Some savvy traders have taken advantage of scheduled rebalancing in popular exchange traded funds to front run potential changes, adding to wider divergence between S&P 500 ETF plays.
Year-to-date, the SPDR S&P 500 ETF (NYSEArca: SPY) rose 2.15%, iShares Core S&P 500 ETF (NYSEArca: IVV) gained 2.24% and Vanguard 500 Index (NYSEArca: VOO) increased 2.24%. [Not All S&P 500 ETFs are the Same]
“The differences could just be a matter of how they’re managing the stocks coming in and out of the index, or how they’re managing the cash that leaves the fund, but if they’re doing anything else they’re affecting the tracking error and that’s not what they’re being paid to do,” according to Paul Schatz, president of Heritage Capital, reports Jeff Benjamin for InvestmentNews.

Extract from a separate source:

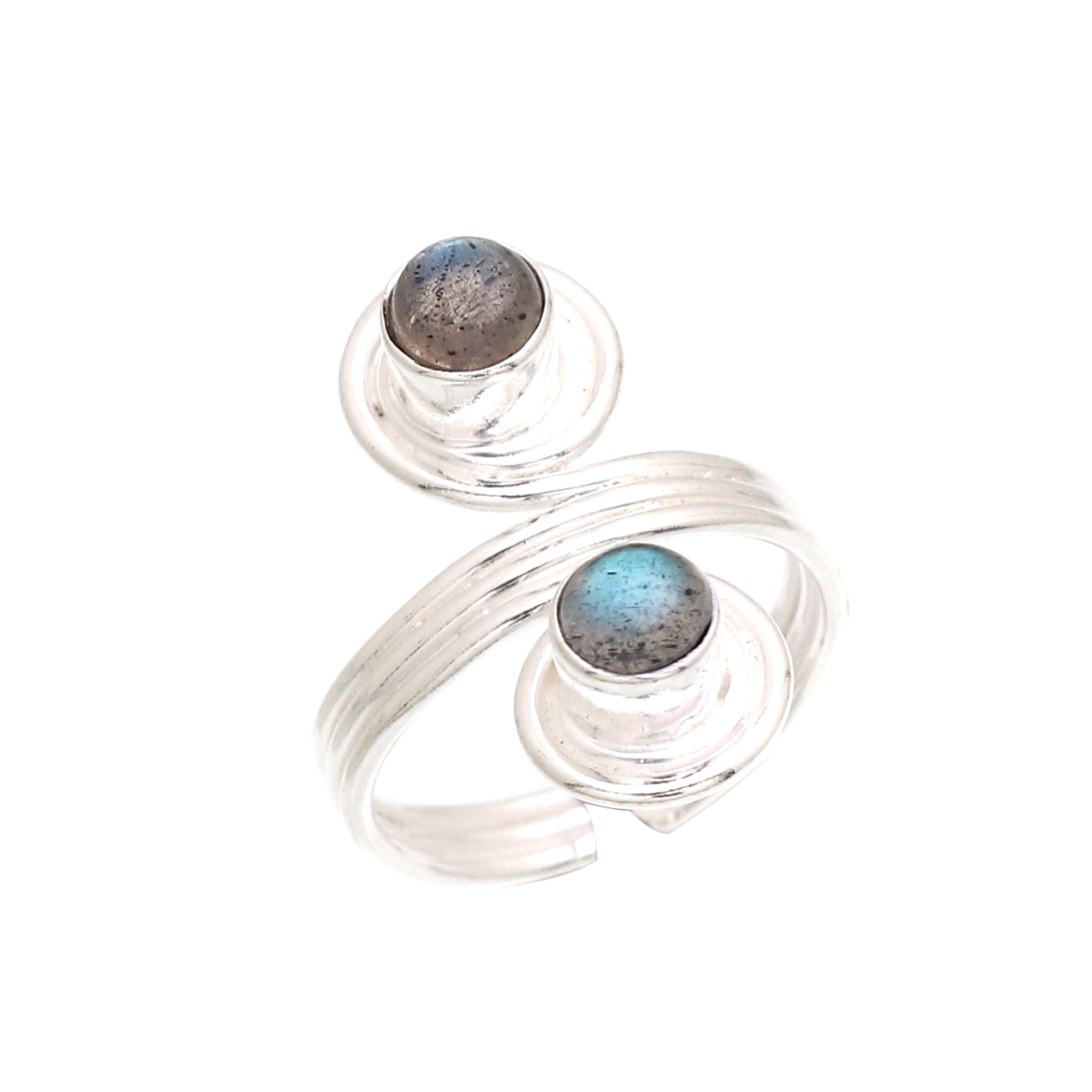 Classic Two Stone Ring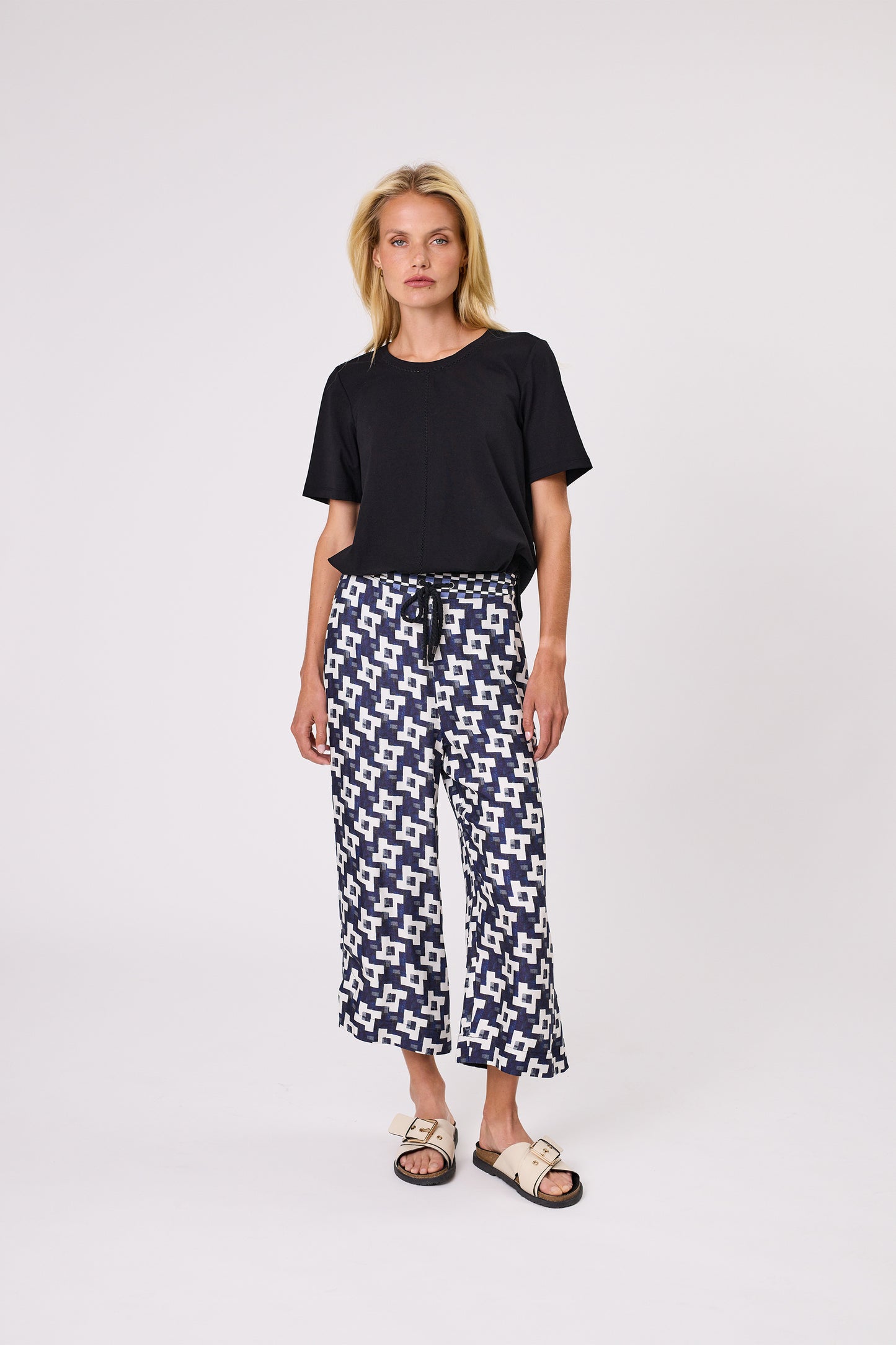 DESIGN NATION CORTEZ CAPRI - CORTEZ PRINT - THE VOGUE STORE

With more money going into popular S&P 500 ETFs, some large traders are trying to front run or buy up shares of companies just before ETF providers make scheduled rebalances to their index funds.
For example, the markets knew that American Airlines Group (NYSE: AAL) would join the S&P 500 after markets closed on March 20. Consequently, traders had about four days to acquire AAL shares ahead of the major benchmark changes – index funds sparked an $8 billion buying spree, or the equivalent of over two weeks of the stocks’ typical volume, in the two minutes before the close. In the days prior to American Airlines Group joining the S&P 500, AAL shares jumped 11%.
The cost to S&P 500 investors could have added up to $4.3 billion per year in potentially lost returns. According to Winton Capital Management, front running stocks going into and coming out of indices may have cost investrs in S&P 500 ETFs at least 20 basis points over the course of a year.